## Text passage
+--
AWS Database Blog

How to solve some common challenges faced while migrating from Oracle to PostgreSQL

Companies are experiencing exponential data growth year-over-year. Scaling the databases and the hardware infrastructure to keep up is becoming more and more challenging. If your workloads just are not suitable for non-relational data stores, how do you overcome the scaling challenges without spending tons of money in managing the underlying infrastructure?

Amazon RDS for PostgreSQL and Amazon Aurora with PostgreSQL compatibility make it easy to set up, operate, and scale PostgreSQL cloud deployments in a cost-efficient manner. During the last year, we have migrated more than 100 Oracle databases (ranging from hundreds of GBs to several TBs) to Amazon Aurora PostgreSQL and Amazon RDS for PostgreSQL.

In this post, I walk through some of the most common issues that surfaced during our migrations. I assume that you already have some experience moving data from one database to another using AWS Database Migration Service (AWS DMS). I also used AWS Schema Conversion Tool (AWS SCT) quite a bit. I’ll start with the issues you might face during the data extraction process. I’ll then cover issues during data migration. Finally, I’ll discuss performance issues to watch for in PostgreSQL after the migration.

Extraction phase issues

A common issue during this phase was slow data extraction for large tables, which triggers an ORA-01555 error (snapshot too old) in the source DB. Our experience is that tables larger than 500 GB can encounter issues more frequently. It is relative though and depends on the environment. The following section explains the ORA-01555 error and how to avoid it in order to accelerate your extraction process.

ORA-01555 during extracting data from the source

Problem description – If you’re migrating large tables or table partitions from Oracle, the query may fail with an ORA-01555 error due to longer runtime of the extract query. If you’re familiar with Oracle, chances are you have seen this error at some point in the past. The query is requesting an old image of the block that can’t be created. The undo information required to create that image has already been overwritten. If your target database has limited throughput, it can lead to an increase in overall migration time causing extracts with ORA-01555 error.

Solution – There are different approaches to solve this issue. The idea is to either:

  • Reduce the extract query runtime by optimizing the query in the source DB.
  • Make sure the source is retaining the old image of data longer than the extract query runtime.

Here are some ways to avoid this error –

  • Tuning the extract query: Any performance improvement reduces the chance of encountering an ORA-01555 error. So, make sure you have the right indexes in the source for the extract queries to run faster. In some cases, you can create new indexes specific for the migration. Consider the amount of data you’re moving. Do you need to transfer all the data (all rows of any table)? If not, you can filter the data using DMS or purge the data in the source before staring the migration. This is an important step as you don’t want to spend time in migrating unwanted data.
+--
## Records

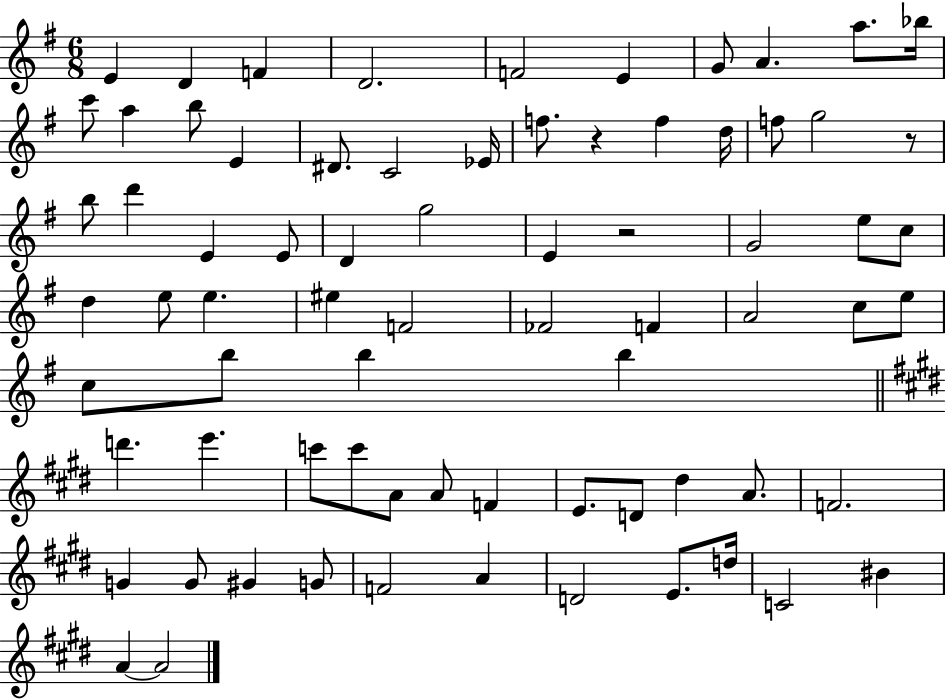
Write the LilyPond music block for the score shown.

{
  \clef treble
  \numericTimeSignature
  \time 6/8
  \key g \major
  e'4 d'4 f'4 | d'2. | f'2 e'4 | g'8 a'4. a''8. bes''16 | \break c'''8 a''4 b''8 e'4 | dis'8. c'2 ees'16 | f''8. r4 f''4 d''16 | f''8 g''2 r8 | \break b''8 d'''4 e'4 e'8 | d'4 g''2 | e'4 r2 | g'2 e''8 c''8 | \break d''4 e''8 e''4. | eis''4 f'2 | fes'2 f'4 | a'2 c''8 e''8 | \break c''8 b''8 b''4 b''4 | \bar "||" \break \key e \major d'''4. e'''4. | c'''8 c'''8 a'8 a'8 f'4 | e'8. d'8 dis''4 a'8. | f'2. | \break g'4 g'8 gis'4 g'8 | f'2 a'4 | d'2 e'8. d''16 | c'2 bis'4 | \break a'4~~ a'2 | \bar "|."
}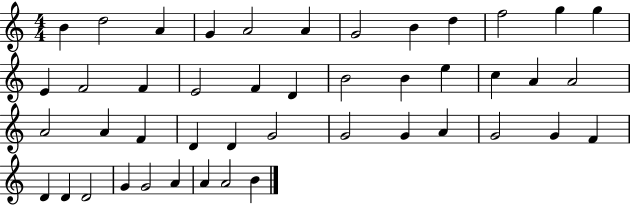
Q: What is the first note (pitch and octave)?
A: B4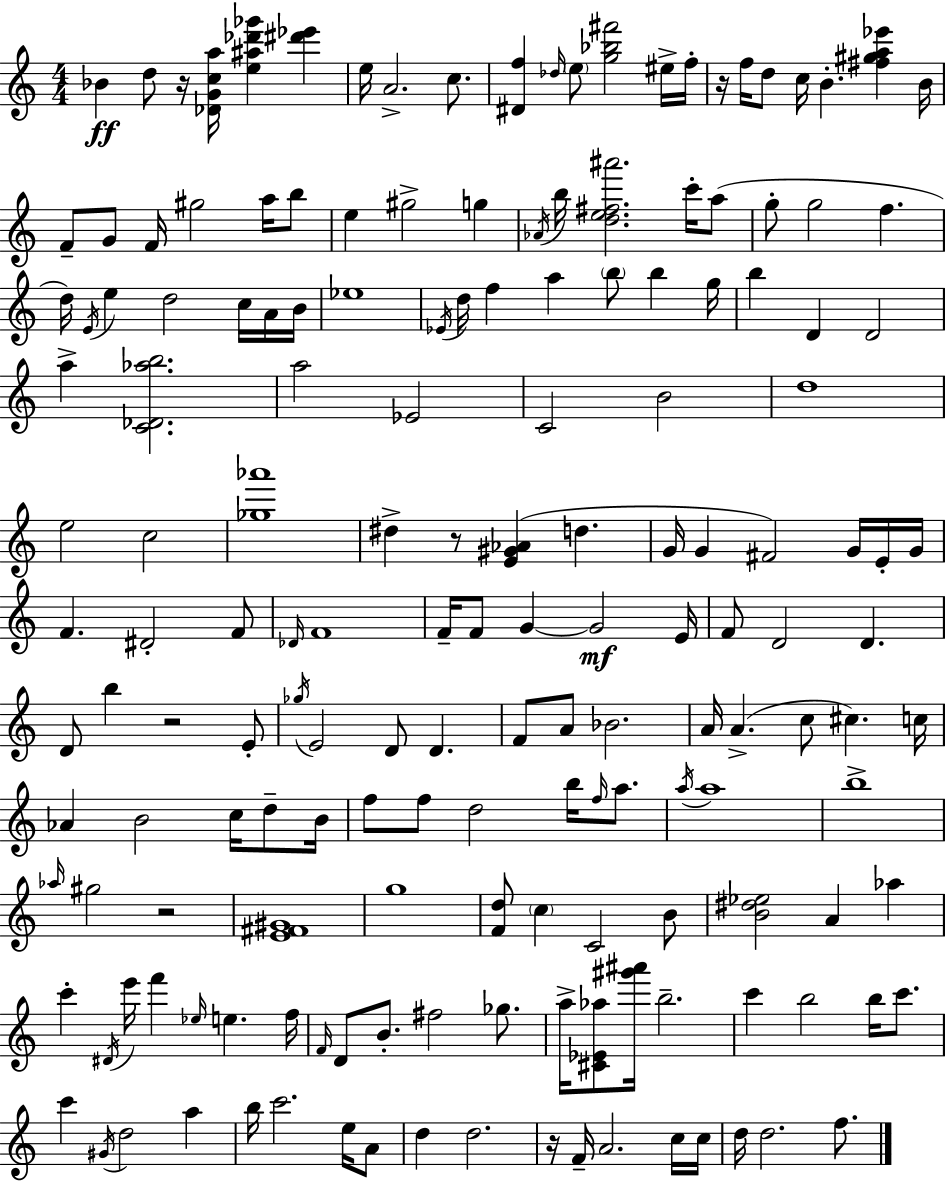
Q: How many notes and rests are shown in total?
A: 170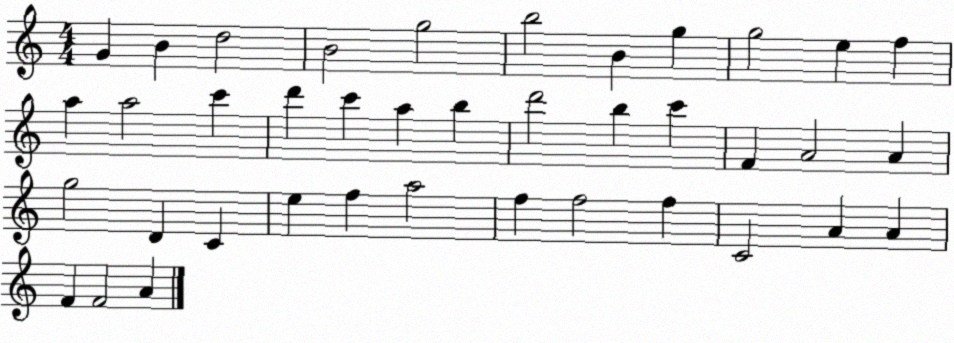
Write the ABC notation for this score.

X:1
T:Untitled
M:4/4
L:1/4
K:C
G B d2 B2 g2 b2 B g g2 e f a a2 c' d' c' a b d'2 b c' F A2 A g2 D C e f a2 f f2 f C2 A A F F2 A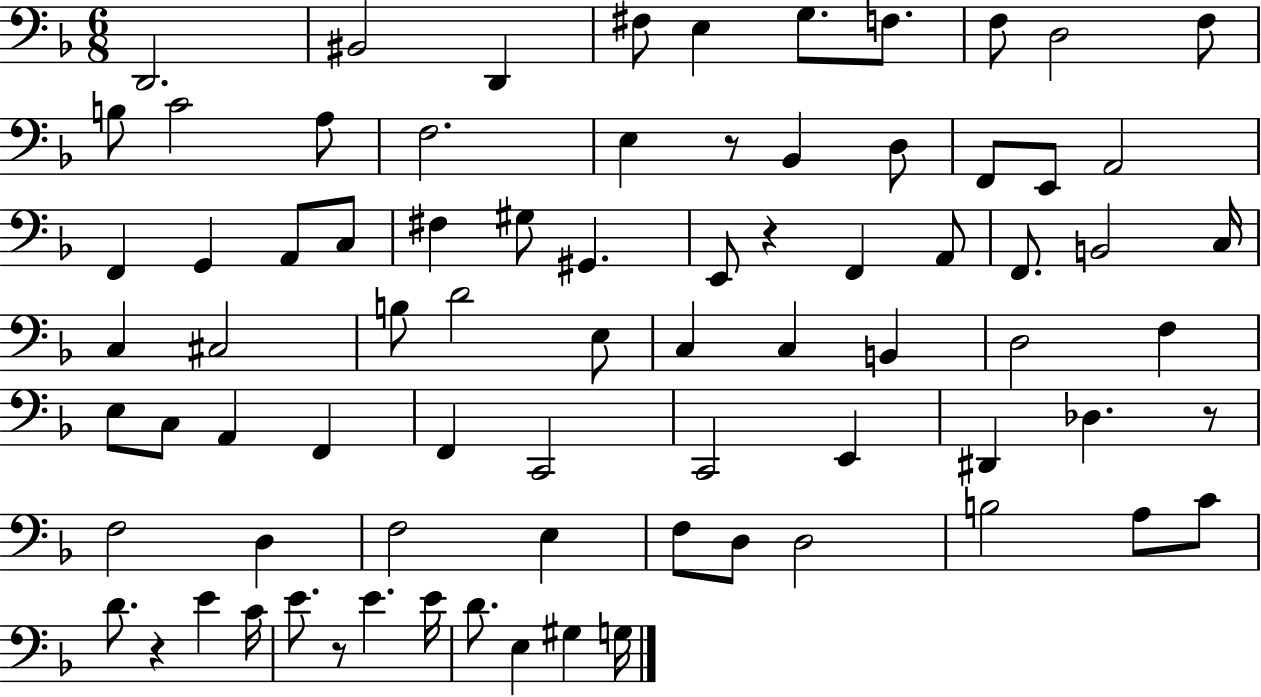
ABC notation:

X:1
T:Untitled
M:6/8
L:1/4
K:F
D,,2 ^B,,2 D,, ^F,/2 E, G,/2 F,/2 F,/2 D,2 F,/2 B,/2 C2 A,/2 F,2 E, z/2 _B,, D,/2 F,,/2 E,,/2 A,,2 F,, G,, A,,/2 C,/2 ^F, ^G,/2 ^G,, E,,/2 z F,, A,,/2 F,,/2 B,,2 C,/4 C, ^C,2 B,/2 D2 E,/2 C, C, B,, D,2 F, E,/2 C,/2 A,, F,, F,, C,,2 C,,2 E,, ^D,, _D, z/2 F,2 D, F,2 E, F,/2 D,/2 D,2 B,2 A,/2 C/2 D/2 z E C/4 E/2 z/2 E E/4 D/2 E, ^G, G,/4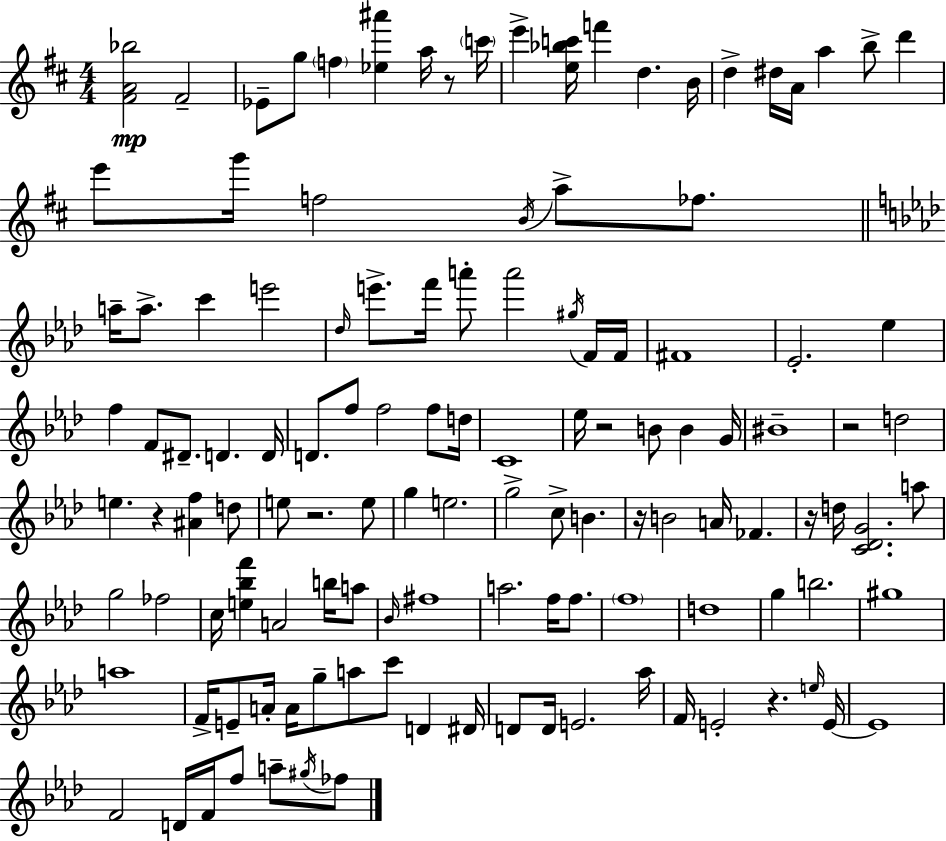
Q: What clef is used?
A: treble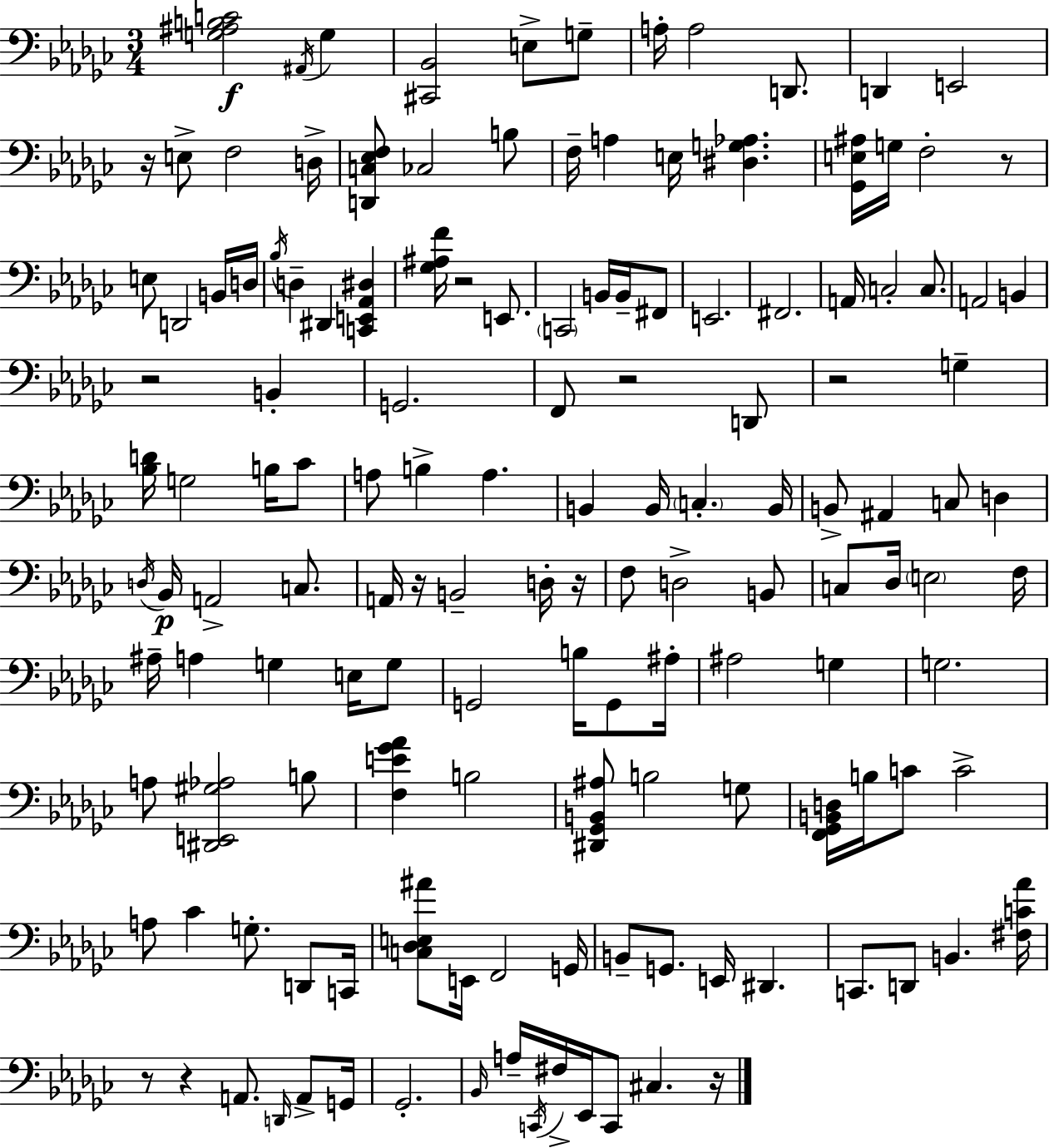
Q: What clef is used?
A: bass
+--
## Required tasks
(a) Write out the blog post from "ORA-01555 during extracting" up to and including "with ORA-01555 error.".
(b) Sum up the blog post in two sentences.
The rows come from a different source than the blog post.

## Task answers
(a)
ORA-01555 during extracting data from the source

Problem description – If you’re migrating large tables or table partitions from Oracle, the query may fail with an ORA-01555 error due to longer runtime of the extract query. If you’re familiar with Oracle, chances are you have seen this error at some point in the past. The query is requesting an old image of the block that can’t be created. The undo information required to create that image has already been overwritten. If your target database has limited throughput, it can lead to an increase in overall migration time causing extracts with ORA-01555 error.

(b) The blog post covers common issues that came up while migrating more than 100 Oracle databases to Amazon Aurora PostgreSQL and Amazon RDS for PostgreSQL, starting with data extraction, then data migration, then performance after the migration. A common extraction problem was the ORA-01555 error on large tables, which can be avoided by making the extract query run faster, for example with the right indexes or by moving less data, or by making sure the source keeps old images of the data longer than the query runs.